Wildeshausen Ein überaus positives Fazit haben der Vorsitzende des Kulturkreises Wildeshausen, Werner Stommel, und sein Stellvertreter Horst Strömer zur Premiere der Lesereihe „Ringlesung im November“ gezogen. Zwar war die Publikumsresonanz beim vierten und letzten Vortragsabend im Saal der Kreismusikschule überschaubar. Doch der „Versuchsballon“ sei nicht geplatzt, meinte beide. Zwei Vorträge seien ausverkauft gewesen, bilanzierte Stommel. Und Strömer ergänzte: „Ich kann mir sehr gut vorstellen, auch im nächsten Jahr im November zu einer ähnlichen Vortragsreihe einzuladen.“

Robert Rauh hatte mit seinen Auftakt zum Thema „Fontanes Frauen“ und „Fünf Orte, fünf Schicksale, fünf Geschichten“ im Trauzimmer des Rathauses für volle Zuhörerränge gesorgt. Ebenso gut besucht war die Lesung mit Kolja Mensing in der Galerie. René Schack las in der Gilde-Buchhandlung vor Kindern.

Bei der Abschlussveranstaltung am Samstag stand „Plattdüütsch Lääsen“ auf dem Programm. Die beiden Pädagoginnen Renate Blauth und Annika Blanke trugen dazu aus ihren Werken vor. Für den Rahmen sorgten Gymnasiallehrer Johann Strudthoff als Moderator sowie Vorträge von erfolgreichen jugendlichen Teilnehmern des „Plattdüütsch Lääswettstriets“.

Annika Blanke und Renate Blauth haben einen engagierten Einsatz für ihre norddeutsche Heimatsprache gemeinsam. Blauth veröffentlichte im Geestverlag ihre Bücher „Tauflaogen“, „Glück häff väle Gesichter“, „Wilder Wermut“ und „Späte Spuren“. Nachdenklichkeit und Glück sind ihre Themen. Neben ihrem Einsatz für das Plattdeutsche arbeitet die Autorin auch ihr Schicksal in der Kriegs- und Nachkriegszeit auf.

Auch Lehrerin Blanke ist in Wildeshausen nicht unbekannt.
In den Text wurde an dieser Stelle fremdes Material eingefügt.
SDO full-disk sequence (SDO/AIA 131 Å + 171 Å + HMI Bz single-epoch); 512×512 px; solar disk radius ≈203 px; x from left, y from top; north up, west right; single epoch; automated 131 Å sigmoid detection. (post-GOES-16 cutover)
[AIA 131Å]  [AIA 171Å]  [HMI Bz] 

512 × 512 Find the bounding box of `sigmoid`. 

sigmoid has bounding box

Im Lektora-Verlag erschienen nach einigen Anthologien und Zeitschriftenbeiträgen vor sieben Jahren ihr humoriger Roman „Born: Toulouse“ und 2017 der Erzählband „Neulich war gestern noch heute“. Die Oldenburgerin gilt als Wortakrobatin und Meisterin des plattdeutschen „Poetry Slam“.

Anna Möllmann (Klassenstufe 6), Hendrik Hellmer und Klaas Müller (8. Klasse) sind drei erfolgreiche Teilnehmer des „Plattdüütsch Lääswettstriets“. Der Wettbewerb wird von der Oldenburgischen Landschaft organisiert und alle zwei Jahre auf Klassen- und Schulebene sowie als Kreis-, Bezirks- und Landesentscheid ausgeschrieben. Die letzte Kulturkreis-Ringlesung hätte durchaus etwas mehr Beachtung verdient gehabt.